* start EXTRACT *

Thread shed: python

PLEASE HELP IM GOING CRAZY THINKING ABOUT THIS!!

in step 18 of this exercise. answer is:

thread_sold_split =
for sale in thread_sold:
for color in sale.split("&"):
thread_sold_split.append(color)

in this exercise up to step number 18 there is only one big list with elements inside…
why do we have to put TWO layers of for loops?? isnt that only for when we have a list INside of another list? (2Lists)

why cant we do something like below??

thread_sold_split =
for sale in thread_sold.split("&"):
thread_sold_split.append(sale)

LINK OF EXCERCISE BELOW:
https://www.codecademy.com/paths/computer-science/tracks/cspath-python-objects/modules/cspath-python-strings/projects/thread-shed

The split method will return a list. This what you are then iterating through in the inner loop.

3 Likes

thank you for your time but Why doesnt: for sale in thread_sold.split("&"): print a string around the split string?
instead of white&blue TO ‘white’, ‘blue’
doesnt .split(’&’) usually do ‘white&blue’ TO [‘white’, ‘blue’] ???

or am i missing something

I’m not quite sure what you mean. There’s no printing involved in split. 'white&blue'.split('&') would indeed return ['white', 'blue'].

Edit: I think the issue you’re trying to avoid is as follows-
lst = [‘blue’, ‘red’]
lst.append( ‘white&blue’.split(’&’))
print(lst)
Out: [‘blue’, ‘red’, [‘white’, ‘blue’]] # Note the new element in the list is itself a list.

* end EXTRACT *
* start DATA ROWS *

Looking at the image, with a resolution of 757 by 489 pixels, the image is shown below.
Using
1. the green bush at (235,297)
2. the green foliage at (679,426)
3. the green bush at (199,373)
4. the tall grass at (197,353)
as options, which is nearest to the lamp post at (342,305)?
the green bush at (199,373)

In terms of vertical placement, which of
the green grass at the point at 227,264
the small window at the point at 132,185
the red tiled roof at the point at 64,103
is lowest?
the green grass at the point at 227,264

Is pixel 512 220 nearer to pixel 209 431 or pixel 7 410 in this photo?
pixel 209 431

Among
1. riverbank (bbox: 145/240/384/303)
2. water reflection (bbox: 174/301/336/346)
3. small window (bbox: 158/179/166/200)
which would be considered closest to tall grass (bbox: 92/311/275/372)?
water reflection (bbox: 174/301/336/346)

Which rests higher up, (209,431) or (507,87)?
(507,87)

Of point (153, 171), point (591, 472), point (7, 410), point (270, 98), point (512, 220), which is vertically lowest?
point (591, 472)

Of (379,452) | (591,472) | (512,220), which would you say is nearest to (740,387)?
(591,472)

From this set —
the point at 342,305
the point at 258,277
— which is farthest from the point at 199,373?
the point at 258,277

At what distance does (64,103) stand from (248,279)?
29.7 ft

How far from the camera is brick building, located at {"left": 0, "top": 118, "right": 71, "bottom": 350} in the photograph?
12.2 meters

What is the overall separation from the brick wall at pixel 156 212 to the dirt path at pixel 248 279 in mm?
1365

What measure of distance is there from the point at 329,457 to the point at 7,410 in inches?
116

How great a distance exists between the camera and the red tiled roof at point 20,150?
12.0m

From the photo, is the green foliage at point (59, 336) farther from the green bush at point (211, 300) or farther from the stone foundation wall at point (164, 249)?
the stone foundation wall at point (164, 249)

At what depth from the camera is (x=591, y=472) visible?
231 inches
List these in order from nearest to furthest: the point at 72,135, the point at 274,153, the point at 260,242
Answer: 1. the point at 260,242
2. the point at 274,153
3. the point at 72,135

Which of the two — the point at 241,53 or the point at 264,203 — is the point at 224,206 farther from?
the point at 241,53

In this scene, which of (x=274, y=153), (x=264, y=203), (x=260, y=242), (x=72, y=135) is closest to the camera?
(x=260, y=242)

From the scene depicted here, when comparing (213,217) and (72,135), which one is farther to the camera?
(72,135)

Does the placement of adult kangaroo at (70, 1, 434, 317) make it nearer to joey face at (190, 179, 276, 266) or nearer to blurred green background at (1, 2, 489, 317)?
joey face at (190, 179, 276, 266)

* end DATA ROWS *

Reproduce the passage of the Python forum thread from "Edit: I think" to "itself a list." without alteration.

Edit: I think the issue you’re trying to avoid is as follows-
lst = [‘blue’, ‘red’]
lst.append( ‘white&blue’.split(’&’))
print(lst)
Out: [‘blue’, ‘red’, [‘white’, ‘blue’]] # Note the new element in the list is itself a list.